My father was quite knowledgeable about art-related people, so he took me to a fairly famous pottery teacher.
Then I was introduced to a school, and he said, "You don't necessarily have to go to an art university to become a potter. There's a school like this."
That was a pottery training school under the Ministry of Labour in Seto, Aichi Prefecture.
General studies are related to the Ministry of Education, Culture, Sports, Science and Technology. This one was under the Ministry of Labour.
In short, it's a school for work, for artisans. It's like a vocational university now, a school to study the potter's wheel.
Only the sons of kiln owners come there.
Some of them are not interested in pottery at all but are forced to come by their fathers, some want to become potters after quitting their corporate jobs, some want to become novelists but also want to do pottery, and various other people come.
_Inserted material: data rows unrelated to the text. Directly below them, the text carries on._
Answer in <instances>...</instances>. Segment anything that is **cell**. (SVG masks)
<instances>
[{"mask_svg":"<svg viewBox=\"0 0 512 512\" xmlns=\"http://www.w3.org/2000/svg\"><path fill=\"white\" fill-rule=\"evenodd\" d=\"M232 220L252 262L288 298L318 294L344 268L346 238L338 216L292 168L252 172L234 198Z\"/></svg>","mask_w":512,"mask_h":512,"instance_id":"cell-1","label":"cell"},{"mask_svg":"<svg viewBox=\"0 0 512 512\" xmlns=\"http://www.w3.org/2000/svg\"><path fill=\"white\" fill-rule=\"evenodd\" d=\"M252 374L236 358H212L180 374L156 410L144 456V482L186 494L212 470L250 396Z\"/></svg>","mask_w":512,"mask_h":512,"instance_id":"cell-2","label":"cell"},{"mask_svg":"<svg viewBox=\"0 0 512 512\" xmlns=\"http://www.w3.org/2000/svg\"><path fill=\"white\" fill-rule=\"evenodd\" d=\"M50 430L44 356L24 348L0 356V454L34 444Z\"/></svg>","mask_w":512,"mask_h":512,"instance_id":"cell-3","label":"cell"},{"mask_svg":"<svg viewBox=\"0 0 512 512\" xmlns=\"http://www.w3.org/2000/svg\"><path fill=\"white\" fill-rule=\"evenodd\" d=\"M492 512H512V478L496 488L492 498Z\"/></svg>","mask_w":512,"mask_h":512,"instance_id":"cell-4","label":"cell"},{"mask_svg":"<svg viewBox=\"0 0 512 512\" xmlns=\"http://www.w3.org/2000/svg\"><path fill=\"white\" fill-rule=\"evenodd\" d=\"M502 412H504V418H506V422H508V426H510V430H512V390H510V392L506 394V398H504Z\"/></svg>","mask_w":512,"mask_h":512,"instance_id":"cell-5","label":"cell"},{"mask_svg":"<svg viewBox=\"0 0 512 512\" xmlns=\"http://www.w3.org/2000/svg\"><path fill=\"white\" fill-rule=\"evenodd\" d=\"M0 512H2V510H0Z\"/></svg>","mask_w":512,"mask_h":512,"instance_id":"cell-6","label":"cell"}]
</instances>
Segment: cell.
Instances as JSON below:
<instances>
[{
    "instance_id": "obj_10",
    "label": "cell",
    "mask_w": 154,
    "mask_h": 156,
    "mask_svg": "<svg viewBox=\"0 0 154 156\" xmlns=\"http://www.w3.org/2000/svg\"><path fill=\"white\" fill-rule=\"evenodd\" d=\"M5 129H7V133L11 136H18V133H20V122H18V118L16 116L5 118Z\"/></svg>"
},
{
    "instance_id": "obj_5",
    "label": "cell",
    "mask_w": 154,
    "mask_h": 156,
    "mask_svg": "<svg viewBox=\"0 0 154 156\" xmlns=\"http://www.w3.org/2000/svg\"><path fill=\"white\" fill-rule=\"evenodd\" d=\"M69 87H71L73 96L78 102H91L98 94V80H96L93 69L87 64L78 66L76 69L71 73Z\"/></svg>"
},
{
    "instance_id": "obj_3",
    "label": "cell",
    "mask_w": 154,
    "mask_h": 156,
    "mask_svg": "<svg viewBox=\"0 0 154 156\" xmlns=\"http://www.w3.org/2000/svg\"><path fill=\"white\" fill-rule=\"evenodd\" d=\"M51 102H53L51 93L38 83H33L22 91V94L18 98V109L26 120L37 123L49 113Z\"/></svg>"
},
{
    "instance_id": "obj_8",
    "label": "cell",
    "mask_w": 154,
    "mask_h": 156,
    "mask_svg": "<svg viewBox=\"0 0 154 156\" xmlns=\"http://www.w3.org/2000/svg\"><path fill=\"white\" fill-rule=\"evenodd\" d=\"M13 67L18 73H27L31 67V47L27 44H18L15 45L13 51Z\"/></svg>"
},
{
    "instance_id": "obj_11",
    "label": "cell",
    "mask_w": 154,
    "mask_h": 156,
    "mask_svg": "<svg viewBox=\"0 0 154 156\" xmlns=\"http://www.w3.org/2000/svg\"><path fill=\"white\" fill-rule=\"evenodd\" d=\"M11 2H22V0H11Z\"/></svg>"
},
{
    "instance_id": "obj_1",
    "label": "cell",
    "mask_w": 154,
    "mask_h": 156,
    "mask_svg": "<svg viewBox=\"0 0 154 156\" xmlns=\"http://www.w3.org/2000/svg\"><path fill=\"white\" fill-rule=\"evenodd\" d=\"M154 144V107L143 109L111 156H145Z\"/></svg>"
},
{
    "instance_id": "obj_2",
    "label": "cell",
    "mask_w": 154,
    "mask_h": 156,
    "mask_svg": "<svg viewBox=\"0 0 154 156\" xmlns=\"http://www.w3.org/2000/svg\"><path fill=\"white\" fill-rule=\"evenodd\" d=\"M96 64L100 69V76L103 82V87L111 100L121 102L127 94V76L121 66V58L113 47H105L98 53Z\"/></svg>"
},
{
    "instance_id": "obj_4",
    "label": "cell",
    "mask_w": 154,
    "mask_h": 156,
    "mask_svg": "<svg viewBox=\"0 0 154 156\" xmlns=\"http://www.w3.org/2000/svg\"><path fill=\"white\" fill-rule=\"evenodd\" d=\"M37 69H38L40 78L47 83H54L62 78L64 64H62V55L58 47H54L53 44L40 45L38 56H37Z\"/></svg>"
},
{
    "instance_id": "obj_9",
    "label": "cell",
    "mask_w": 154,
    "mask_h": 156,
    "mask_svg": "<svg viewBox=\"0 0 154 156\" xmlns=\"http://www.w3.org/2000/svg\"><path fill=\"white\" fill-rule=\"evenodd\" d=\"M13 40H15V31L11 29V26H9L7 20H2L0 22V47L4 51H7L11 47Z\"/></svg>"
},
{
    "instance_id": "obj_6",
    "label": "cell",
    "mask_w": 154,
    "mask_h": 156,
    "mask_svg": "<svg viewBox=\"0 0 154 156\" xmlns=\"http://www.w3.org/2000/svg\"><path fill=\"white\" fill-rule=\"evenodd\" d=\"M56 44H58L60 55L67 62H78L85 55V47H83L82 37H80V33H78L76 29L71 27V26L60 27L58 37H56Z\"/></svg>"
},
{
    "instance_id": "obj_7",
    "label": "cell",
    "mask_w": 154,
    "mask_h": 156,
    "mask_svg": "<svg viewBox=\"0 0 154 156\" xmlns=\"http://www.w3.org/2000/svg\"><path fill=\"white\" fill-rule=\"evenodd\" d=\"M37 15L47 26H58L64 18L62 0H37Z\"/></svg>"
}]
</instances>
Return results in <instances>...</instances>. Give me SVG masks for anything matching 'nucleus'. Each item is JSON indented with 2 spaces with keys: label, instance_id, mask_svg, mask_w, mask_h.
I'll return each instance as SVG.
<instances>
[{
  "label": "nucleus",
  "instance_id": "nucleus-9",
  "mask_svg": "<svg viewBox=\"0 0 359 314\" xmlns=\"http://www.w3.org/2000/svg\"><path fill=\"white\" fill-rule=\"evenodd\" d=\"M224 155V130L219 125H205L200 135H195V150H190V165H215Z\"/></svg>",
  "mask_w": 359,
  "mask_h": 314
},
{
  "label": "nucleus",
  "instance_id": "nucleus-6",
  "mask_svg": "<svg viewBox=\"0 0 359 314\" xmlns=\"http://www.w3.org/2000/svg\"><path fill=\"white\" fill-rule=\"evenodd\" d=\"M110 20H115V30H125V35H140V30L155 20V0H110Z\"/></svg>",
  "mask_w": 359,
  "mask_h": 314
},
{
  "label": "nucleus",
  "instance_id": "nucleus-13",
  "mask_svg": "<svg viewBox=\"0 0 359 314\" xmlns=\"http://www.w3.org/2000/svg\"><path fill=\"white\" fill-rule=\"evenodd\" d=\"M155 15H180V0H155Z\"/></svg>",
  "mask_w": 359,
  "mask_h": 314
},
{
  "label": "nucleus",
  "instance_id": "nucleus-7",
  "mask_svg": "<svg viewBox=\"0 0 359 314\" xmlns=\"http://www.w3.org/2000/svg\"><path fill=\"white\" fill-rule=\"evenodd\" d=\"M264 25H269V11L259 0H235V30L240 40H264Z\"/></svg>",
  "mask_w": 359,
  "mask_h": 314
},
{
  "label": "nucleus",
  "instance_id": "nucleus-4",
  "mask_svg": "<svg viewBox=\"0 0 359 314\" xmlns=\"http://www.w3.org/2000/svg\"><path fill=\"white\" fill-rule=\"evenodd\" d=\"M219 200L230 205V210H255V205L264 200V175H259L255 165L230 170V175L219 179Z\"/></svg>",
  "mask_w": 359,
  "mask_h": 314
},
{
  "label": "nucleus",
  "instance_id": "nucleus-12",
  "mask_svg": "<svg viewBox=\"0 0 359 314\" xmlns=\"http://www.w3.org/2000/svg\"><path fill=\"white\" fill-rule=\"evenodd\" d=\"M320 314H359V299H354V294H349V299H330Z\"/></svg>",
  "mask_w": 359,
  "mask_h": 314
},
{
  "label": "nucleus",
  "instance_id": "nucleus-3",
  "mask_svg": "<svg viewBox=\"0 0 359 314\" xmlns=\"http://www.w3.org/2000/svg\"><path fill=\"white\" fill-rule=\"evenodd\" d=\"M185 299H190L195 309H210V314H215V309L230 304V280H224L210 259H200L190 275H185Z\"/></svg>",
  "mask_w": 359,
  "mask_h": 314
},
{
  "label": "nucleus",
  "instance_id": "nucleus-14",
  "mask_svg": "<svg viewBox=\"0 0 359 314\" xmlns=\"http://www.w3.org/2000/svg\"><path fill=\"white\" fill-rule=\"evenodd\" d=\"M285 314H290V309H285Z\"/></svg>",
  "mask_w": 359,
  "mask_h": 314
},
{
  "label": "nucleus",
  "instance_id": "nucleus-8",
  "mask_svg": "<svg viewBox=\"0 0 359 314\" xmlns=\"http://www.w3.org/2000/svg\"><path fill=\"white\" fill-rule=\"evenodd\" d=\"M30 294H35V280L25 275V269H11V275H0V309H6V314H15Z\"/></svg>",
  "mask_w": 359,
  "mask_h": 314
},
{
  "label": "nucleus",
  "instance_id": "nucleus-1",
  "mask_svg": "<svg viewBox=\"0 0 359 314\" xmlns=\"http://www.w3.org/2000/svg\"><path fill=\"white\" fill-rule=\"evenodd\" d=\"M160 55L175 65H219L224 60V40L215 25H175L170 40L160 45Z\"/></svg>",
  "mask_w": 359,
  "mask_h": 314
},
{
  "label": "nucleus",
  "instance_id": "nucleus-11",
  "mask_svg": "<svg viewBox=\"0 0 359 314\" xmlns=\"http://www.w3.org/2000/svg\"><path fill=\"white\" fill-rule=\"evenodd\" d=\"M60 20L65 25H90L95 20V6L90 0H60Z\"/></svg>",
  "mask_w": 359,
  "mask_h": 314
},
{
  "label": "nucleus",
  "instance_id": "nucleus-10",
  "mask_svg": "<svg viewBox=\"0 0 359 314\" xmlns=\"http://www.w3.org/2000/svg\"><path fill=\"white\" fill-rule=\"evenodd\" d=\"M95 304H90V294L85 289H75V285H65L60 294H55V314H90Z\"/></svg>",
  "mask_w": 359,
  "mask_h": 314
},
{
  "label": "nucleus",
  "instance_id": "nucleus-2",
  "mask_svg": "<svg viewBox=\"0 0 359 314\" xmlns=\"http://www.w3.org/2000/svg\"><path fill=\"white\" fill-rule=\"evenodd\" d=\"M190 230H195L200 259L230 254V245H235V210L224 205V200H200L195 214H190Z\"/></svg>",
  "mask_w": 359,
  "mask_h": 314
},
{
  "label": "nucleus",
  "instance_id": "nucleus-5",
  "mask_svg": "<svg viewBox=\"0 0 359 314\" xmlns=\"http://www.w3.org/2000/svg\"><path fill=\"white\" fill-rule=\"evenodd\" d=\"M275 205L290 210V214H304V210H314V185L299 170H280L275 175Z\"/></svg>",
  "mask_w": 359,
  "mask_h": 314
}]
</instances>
Their ages also vary.
──After studying the potter's wheel at the ceramics training school, did you immediately become a potter?
After learning the potter's wheel in Seto, I went to a glaze*1 school in Kyoto and studied Kiyomizu-yaki.
*1 Glaze: A glass-like coating applied to the surface of ceramics and tiles.
Pottery is chemistry, so there are many teachers from the Kyoto Industrial Research Institute, Ceramic Center, where I studied glazes.
Originally, famous potters like Kanjiro Kawai and Shoji Hamada became potters while researching at that institute.
──After that, you also attended a school that followed the Wiener Werkstätte tradition, didn't you?
After that, I went to a school that followed the tradition of the Wiener Werkstätte in Austria. There was the Wiener Werkstätte, a world-famous school alongside Germany's Bauhaus.
There was a teacher named Tsuneji Ueda, the only Japanese person who went there, and I attended his disciple's school for about three years.
Tsuneji Ueda's wife was Lisa Ueda, who had solo exhibitions at places like the Tokyo Station Gallery. I studied at that school, which followed the tradition of the Wiener Werkstätte.
──So you chose and studied at various specialized schools.
Instead of going to art universities and the like, I dabbled in various specialized places. I only needed what I wanted to learn, and I didn't really need anything else.
My background is that I've mainly attended practical training schools.